Foreign Currency DerivativeNumber of InstrumentsNotional SoldNotional Purchased
Currency forward agreements (USD-BRL)59.1 BRL11.1 USD
Currency forward agreements (EUR-USD)1.0 EUR1.2 USD
Currency forward agreements (EUR-GBP)2.2 GBP2.6 EUR
Interest Rate

Cash Flow Hedges The Company’s objectives in using interest rate derivatives are to add stability to interest expense and to manage its exposure to interest rate movements. Amounts reported in AOCI related to derivatives will be reclassified to interest expense as interest payments are made on the Company’s variable-rate debt. The Company estimates that a minimal amount will be reclassified as a decrease to interest expense over the next year.
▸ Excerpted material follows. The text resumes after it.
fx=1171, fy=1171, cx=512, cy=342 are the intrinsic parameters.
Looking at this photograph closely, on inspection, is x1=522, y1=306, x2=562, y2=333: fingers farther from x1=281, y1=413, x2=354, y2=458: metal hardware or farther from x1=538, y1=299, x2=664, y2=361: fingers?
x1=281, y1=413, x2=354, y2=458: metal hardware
In March 2020 and September 2019, the Company entered into multiple pay-fixed receive-variable interest rate swaps with aggregate notional amounts of $250.0 and $500.0, respectively. The effective portion of changes in the fair value of derivatives designated and that qualify as cash flow hedges is recorded in AOCI and is subsequently reclassified into earnings in the period that the hedged forecasted transaction affects earnings. The ineffective portion of the changes in fair value of the derivatives is recognized directly in earnings.

As a result of the Company's refinancing activities in July 2020 (refer to note 9), the Company terminated $625.0 of interest rate hedges resulting in a termination payout of $6.2.

The Company does not use derivatives for trading or speculative purposes and currently does not have any additional derivatives that are not designated as hedges.